- [任务要求]:
接着关于大陆科学哲学的这段文字的最后一句往下续写。

- [页面摘录]:
文章编号:1674-7062(2012)06-0035-06

众所周知,科学哲学的诞生很大程度上是一种欧洲大陆现象,但是20世纪两个哲学阵营分裂的背景下,英美语言分析的科学哲学则成了“主流”。尤其是上个世纪30年代到60年代,人们很少去关注欧洲大陆比如法国和德国的科学哲学传统。六七十年代以来,这种状况有了很大改观,对于科学哲学来说,人们更愿意接受一种多元的理解。此时,科学哲学的一些“转向”纷纷出台,这其中就包括所谓的“大陆转向”。近年来有些学者还提出“大陆科学哲学”(continental philosophy of science)概念。这个概念表明,科学哲学的大陆传统正在引起人们的关注,这也是近年来科学哲学研究的一个重要方向。本文将首先介绍和分析这种大陆科学哲学的基本情况,然后给出自己的评价。

- [所给资料]:
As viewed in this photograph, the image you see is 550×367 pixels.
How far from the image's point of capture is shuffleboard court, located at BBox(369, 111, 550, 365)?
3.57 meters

- [回答]:
一 大陆科学哲学的界定

自从上个世纪60年代奎因提出了逻辑经验主义的“两个教条”以来,这种分析模式的科学哲学就处在“危机”之中。它表明科学哲学需要进行范式的重构。正是在这个前提下,科学哲学界的研究兴趣也发生了转移,其中一个趋向就是发掘欧洲大陆传统比如法国和德国的科学哲学。像巴士拉(Gaston Bachelard)、康吉兰(Georges Canguilhem)、尼采、柏格森、胡塞尔、海德格尔等都从这个时期才逐渐进入了科学哲学的研究视野。近年来,有些学者干脆提出了“大陆科学哲学”概念。我们这里着重介绍两个典型代表:古廷(Gary Gutting)和芭比奇(Babette Babich)。前者于2005年编辑出版了一本专门研究大陆传统的科学哲学的书即《大陆科学哲学》。在本书的前言部分,古廷专门对大陆科学哲学给出了自己的界定。芭比奇从上个世纪90年代就开始了大陆传统的科学哲学研究,她也是从科学哲学上研究尼采和海德格尔的先锋人物,近年来还多次解释和重申大陆科学哲学概念,可以说是这个方面的资深研究者。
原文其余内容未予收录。